FinSenti-Qwen3.5-4B

FinSenti-Qwen3.5-4B is a 4.0B-parameter model fine-tuned to read short financial text (headlines, earnings snippets, market commentary) and explain its read of them before settling on positive, negative, or neutral. It's the 4B model on the newer Qwen3.5 backbone. Output style is close to Qwen3-4B with a slightly different feel from the updated pretraining data.

The model is part of the FinSenti collection, a scaling study of small models trained on the same data with the same recipe.

What it's good at

Classifying short financial text (1-3 sentences) into positive / negative / neutral
Producing a short reasoning chain you can read or log
Following a strict <reasoning>...</reasoning><answer>...</answer> output format that's easy to parse downstream

It was trained on news-style headlines and earnings snippets in English, so that's where it shines. Outside that domain you'll see the format hold up but the labels get noisier.

How it was trained

Two-stage recipe, same across the whole FinSenti family:

SFT on the SFT train slice from the FinSenti dataset (~15.2K balanced training samples, drawn from a 50.8K-sample pool with held-out val/test splits, chain-of-thought targets generated by a teacher model and filtered for label agreement). This stage took about 5.0 hours on a single A100 80GB for this model.
GRPO with four reward functions (sentiment correctness, format compliance, reasoning quality, output consistency), each weighted equally for a maximum reward of 4.0. The training budget was 3000 steps with early stopping; the best checkpoint landed near step ~480 with a mean reward of approximately 3.50 / 4.0 on the validation slice.

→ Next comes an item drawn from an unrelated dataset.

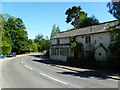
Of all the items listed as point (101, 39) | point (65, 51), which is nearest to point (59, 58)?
point (65, 51)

Trainer stack: Unsloth + TRL, using Unsloth's pre-quantized mirror unsloth/Qwen3.5-4B as the loading shortcut for the upstream Qwen/Qwen3.5-4B weights. LoRA adapters (r=32, alpha=64) were trained on the attention and MLP projection layers, then merged into the base weights before export, so this repo is a self-contained model and doesn't need PEFT to load.

Quick start

Standard transformers usage:

from transformers import AutoModelForCausalLM, AutoTokenizer
import torch

model_id = "Ayansk11/FinSenti-Qwen3.5-4B"
tok = AutoTokenizer.from_pretrained(model_id)
model = AutoModelForCausalLM.from_pretrained(
    model_id, torch_dtype=torch.bfloat16, device_map="auto"
)

system = (
    "You are a financial sentiment analyst. For each headline you receive, "
    "write a short reasoning chain inside <reasoning>...</reasoning> tags, "
    "then give a single label inside <answer>...</answer> tags. The label "
    "must be exactly one of: positive, negative, neutral."
)
user = "Apple beats Q4 estimates as iPhone sales jump 12% year over year."

messages = [
    {"role": "system", "content": system},
    {"role": "user", "content": user},
]
prompt = tok.apply_chat_template(messages, tokenize=False, add_generation_prompt=True)

inputs = tok(prompt, return_tensors="pt").to(model.device)
out = model.generate(**inputs, max_new_tokens=256, do_sample=False)
print(tok.decode(out[0][inputs.input_ids.shape[1]:], skip_special_tokens=True))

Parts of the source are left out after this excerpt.